* _CONSIGNE_:
Selon l'entretien avec Edward Bizub, qu'est-ce qui l'a poussé à se mettre à lire Proust ? Expliquez-le en une à trois phrases.

* _TEXTE FOURNI_:

==============================

FEUILLETON LITTÉRAIRE

EDWARD BIZUB
La Venise intérieure - Proust et la poétique de la traduction, La Baconnière, 1991 - entretien.

 

Racontez-nous comment vous vous êtes intéressé à Proust.

E. B. : Toute une série de hasards - ce serait trop long à raconter - m'ont amené d'abord en France, ensuite en Suisse. Lorsque je suis arrivé en France les amis que j'y ai rencontrés m'avaient laissé entendre que Proust était un écrivain incompréhensible pour un étranger. Donc, il y avait une sorte de défi. Parallèlement à mes études, j'ai commencé à le lire le soir, une ou deux pages par jour. Je n'y comprenais pas grand-chose, pendant très longtemps je ne savais même pas ce que c'était qu'une madeleine. En arrivant en Suisse, j'ai dû m'inscrire à l'Université pour pouvoir travailler dans l'enseignement, c'était une formalité administrative. Mais comme j'avais fait des études d'anglais et de français, je me suis décidé à tenter un doctorat en littérature comparée, je suis allé voir George Steiner simplement pour me renseigner, et il m'a tout de suite posé la question fatale : "Quel est votre projet ? Je n'en avais aucun, le nom de Proust m'a échappé. Voilà comment mon livre est né.

Vous avez travaillé donc avec George Steiner. Il est apparemment très connu pour ses crises de colère. C'est en tout cas ce que Bernard Rapp a osé dire pendant son émission "Caractères" il y a quelque mois à la télévision française. Avez-vous réussi à établir une relation harmonieuse avec cette forte personnalité ?

E. B. : Harmonieux, ce n'est peut-être pas le mot. George Steiner et moi, nous sommes radicalement opposés sur beaucoup de points. Non seulement en ce qui concerne la littérature, mais notre conception du monde est totalement différente. L'enseignement de George est fondé sur un certain culte de l'"autorité": Dieu nous parle à travers le génie, et le "maître à lire" (c'est comme cela que George Steiner s'appelle volontiers) est là pour nous guider à travers la parole sacrée. Or, moi, je ne peux pas accepter l'idée d'une Vérité absolue. Toute vérité que l'on me propose n'est que le point de départ d'un questionnement. J'ai un besoin viscéral d'analyse. George est le contraire : il ne peut pas vivre sans une image très sûre d'une Vérité fixe. Sa communication avec cette Vérité lui permet d'établir ses critères de goût et ses jugements quasi-divins. A partir de cette différence radicale, c'était normal qu'il y ait, disons, des frictions entre nous. Mais ces frictions ont aussi du bon. Lorsque vous êtes en face d'une très forte personnalité, vous êtes obligé d'affirmer la vôtre.

==============================

* _SECTION DE DONNÉES_:
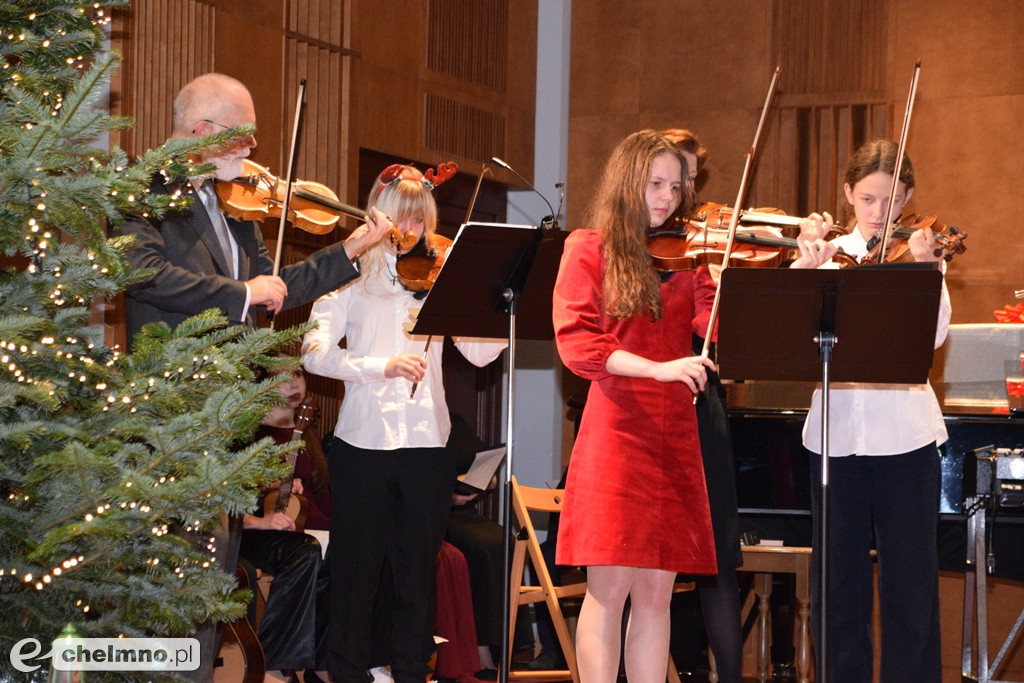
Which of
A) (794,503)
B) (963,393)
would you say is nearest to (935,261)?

==============================

* _RÉSULTAT ATTENDU_:
Arrivé en France, il a entendu ses amis lui laisser entendre que Proust était un écrivain incompréhensible pour un étranger, ce qui représentait pour lui une sorte de défi. C'est pourquoi il a commencé à le lire le soir, une ou deux pages par jour, parallèlement à ses études.